On the Scene: What’s the ‘Deal’ With Howie Mandel?


Ratings grabber? Howie Mandel on the case:

And that's the case in point. What it is, says the normally manic, always-moving comic of his latest project, is a quiz show in which contestants pick metallic case after case filled with any amount from a penny to the plentitudes that a million bucks represents, hoping to eliminate all but the biggest bucks for themselves while still being given the chance to quit at any time with a cash prize negotiated by a mysterious off-screen banker.

Howie Mandel as a Monty Hall for the new millennium? What's the deal? It's "Deal or No Deal," being broadcast for five consecutive nights beginning Dec. 19 on NBC.

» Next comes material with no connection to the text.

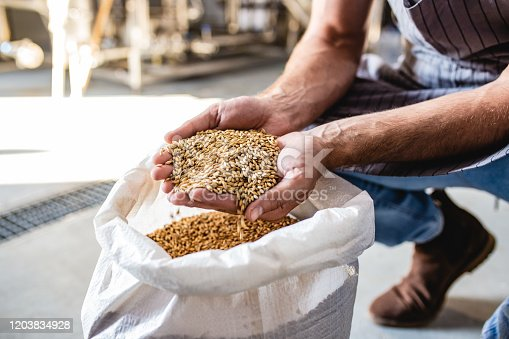 Wheat in the hands of a man working at a craft beer factory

It's a big career change for a comic with a case history of wackiness, one that continues still in Las Vegas, where Toronto's favorite former carpet salesman commutes from his Los Angeles home to perform regularly – when he's not also making those hilarious "hidden camera" appearances on "The Tonight Show."

And what's he got to show for it all? At 50, fame and a following that has fans trail him anywhere and "St. Elsewhere." (Mandel's forever young as Dr. Wayne Fiscus in reruns of that popular NBC med series from the '80s.)

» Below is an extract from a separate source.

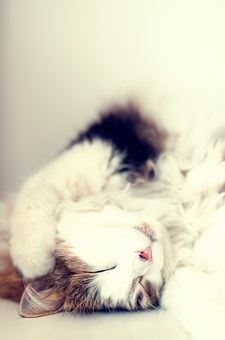catrest.jpg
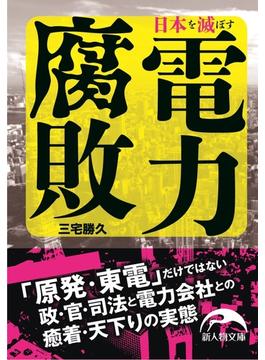 日本を滅ぼす電力腐敗(新人物文庫)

The erstwhile opening act for Diana Ross has made the supreme choice now – serving as a game show emcee, a role that has minted millions for others. Who wants to be a millionaire? Ask Regis Philbin.

Better yet, ask Howie Mandel. "It's in 41 different countries now," he says of international versions of "Deal or No Deal."

Se habla hot-hot-hot?

"In Spain, the king offered the host hundreds of millions of dollars to stop hosting" because "Deal or No Deal" was proving more popular than the king's own program on a competing network.

More appealing than playing the palace? Among those countries with their own versions is Israel, where some wags may think "Deal or No Deal" ("Dil oh Lo Dil") is named after the history of Mideast negotiations.

How about celebrity contestants? Ariel Sharon trying to make his case? "I don't think it would be good if it's celebrity-driven," says Mandel of his NBC version.

Mandel is certainly driven, but then, the comic concedes, he's been afflicted with ADD since early on and has to deal with obsessive-compulsive disorder. (Luckily, his deals aren't sealed with a handshake; he refuses to shake hands with people because of OCD.)

Indeed, the quick-witted comic says the fast and furious nature of "Deal or No Deal" is a big plus for him, appealing to his ADD affliction.

Seems like a good deal for the comedian/actor over all. And, to think, Mandel's mission all started with a pastrami sandwich.

A sense of the wry? "Well, I love deli," the Jewish jokester says of the deal-maker.

Cut the Mustard
Actually, it was at Jerry's Deli, the legendary L.A. corned beef cornucopia, where Mandel cut the mustard – and the "Deal." He met there with the show's producers – the people behind "Extreme Makeover: Home Edition" and "Fear Factor" – and overcame any fear or second thoughts he may have had about becoming a game show host.

(For those who worry that Mandel has to submerge his wacky side for the show, well, there's always "Wack a Howie!" – a howl of a game offered on his popular Web site.)

Mandel can empathize with the contestants whose chance of a lifetime may be a change of a lifetime. Show 'em the money – and show them a new beginning. "At any given moment, [deciding on] deal or no deal, these people are changing their lives," says Mandel.

What's the deal that changed his? It was his appearance at amateur night at L.A.'s Comedy Store while the Canadian native was on vacation. A talent scout sought him out and before long, it was Howie's World – and welcome to it!

And, later, it would also be his long-running Emmy-nominated "Bobby's World,"an animated children's show, that was given a welcome by audiences who enjoyed its life lessons and laughter.

Mandel supplied the voice of Bobby, Bobby's father and a host of other characters on the show, still seen worldwide in syndication, and admired for its reasonable approach to family.

What – Howie Mandel a voice of reason? For a man who once made audiences laugh by putting a latex glove on his head and then blowing it up by sucking on his thumb, it may be hard to figure why he was fingered for the role of host of "Deal or No Deal," a part which may appear to be in a different dimension from his usual dynamic daffiness.

But Mandel – who also has appeared in films and hosted a talk show – has had a three-dimensional career. And, for the comic, who can kiddingly recall a Bar Mitzvah in which "I got envelopes with nothing in them," and Yom Kippur observances that had no end date ("I fasted for the holiday, which was on a Tuesday. I passed out on Saturday. Nobody told me to stop!"), the feast is now on for five consecutive nights.

And, he promises of "Deal or No Deal" and its metal money bags, "there will be no latex gloves in any of the cases."